A Geometric Framework to Compare PDEs and Classical Field Theories

Abstract

In this contribution, a mathematical framework is constructed to relate and compare non-linear partial differential equations (PDEs) in the category of smooth manifolds. In particular, it can be used to compare those aspects of field theories (e.g. of classical (Newtonian) mechanics, hydrodynamics, electrodynamics, relativity theory, classical Yang-Mills theory and so on) that are described by such equations. Employing a geometric (jet space) approach, a suitable notion of shared structure of two systems of PDEs is identified. It is proven that this shared structure can serve to transfer solutions from one theory to another and a generalization of so-called Bäcklund transformations is derived that can be used to generate non-trivial solutions of some non-linear PDEs.

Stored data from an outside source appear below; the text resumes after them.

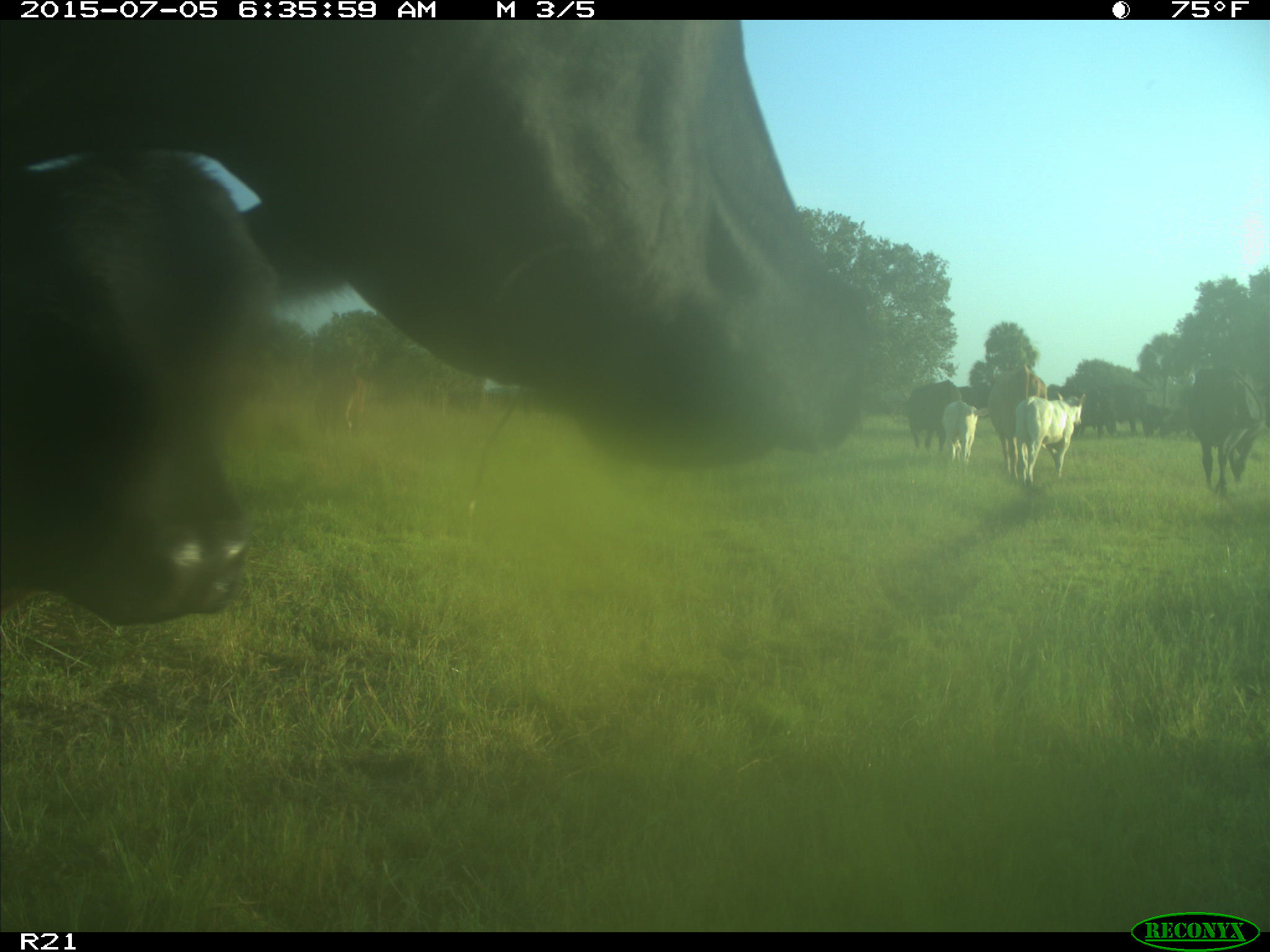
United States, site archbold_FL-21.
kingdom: Animalia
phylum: Chordata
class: Mammalia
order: Artiodactyla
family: Bovidae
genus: Bos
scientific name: Bos taurus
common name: domestic cow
Bos taurus (domestic cow).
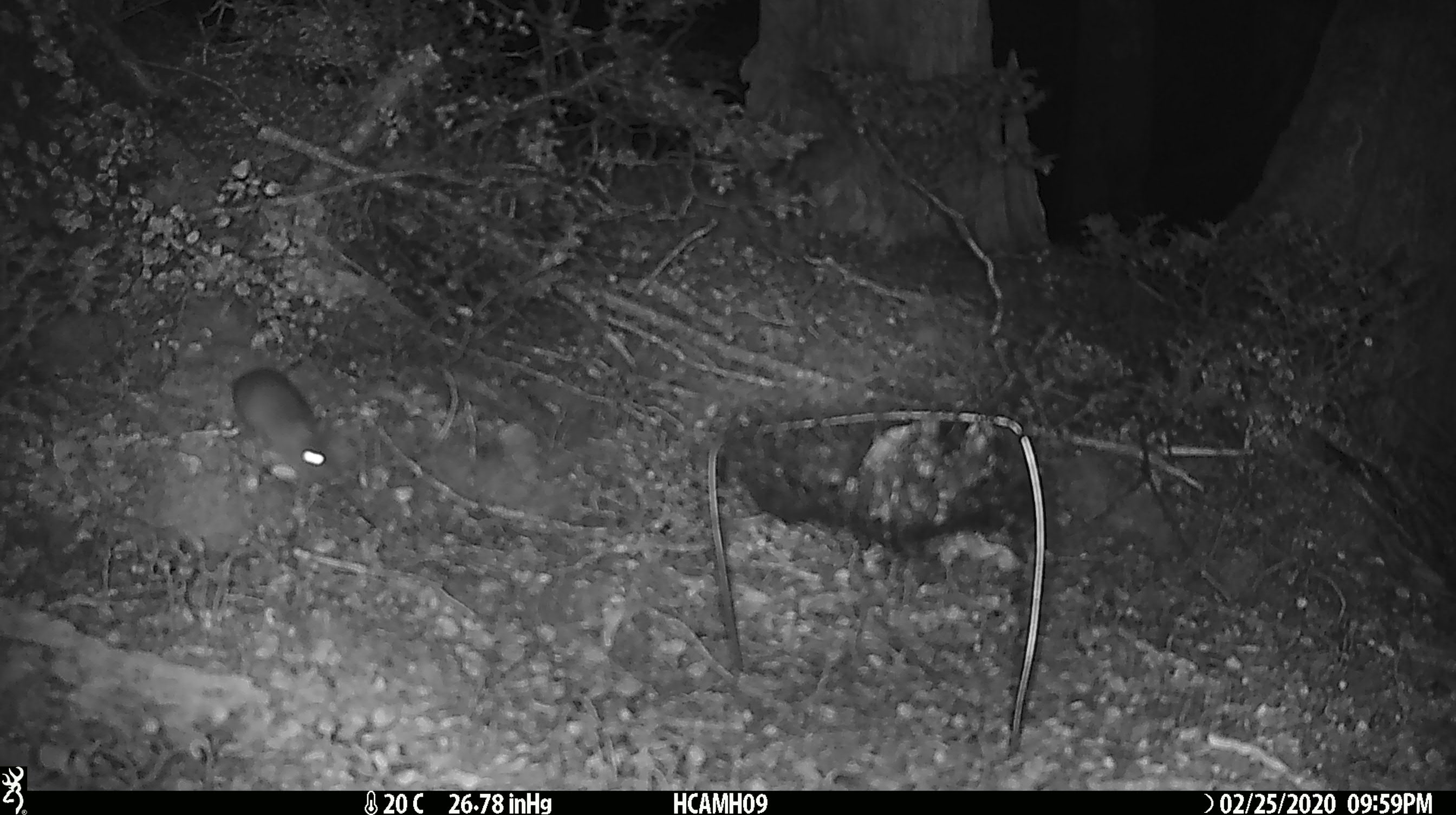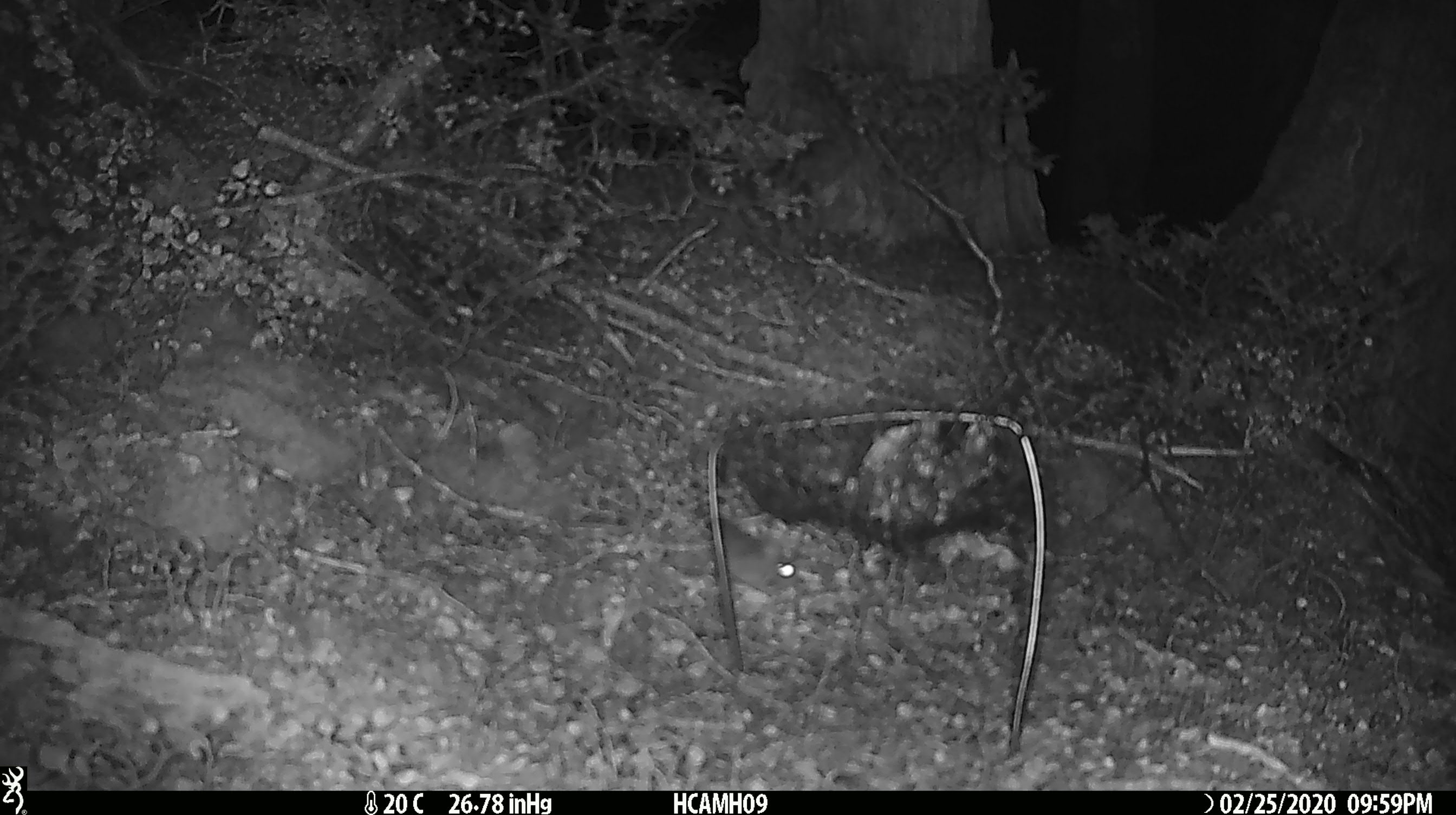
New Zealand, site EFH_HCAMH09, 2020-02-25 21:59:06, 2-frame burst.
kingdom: Animalia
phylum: Chordata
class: Mammalia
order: Rodentia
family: Muridae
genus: Mus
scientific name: Mus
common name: mouse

A procedure (based on formal integrability) is introduced with which one can explicitly compute the minimal consistency conditions that two systems of PDEs need to fulfill in order to share structure under a given correspondence. Furthermore, it is shown how symmetry groups can be used to identify useful correspondences and structure that is shared up to symmetries. Thereby, the role that Bäcklund transformations play in the theory of quotient equations is clarified. Explicit examples illustrate the general ideas throughout the text and in the last chapter, the framework is applied to systems related to electrodynamics and hydrodynamics.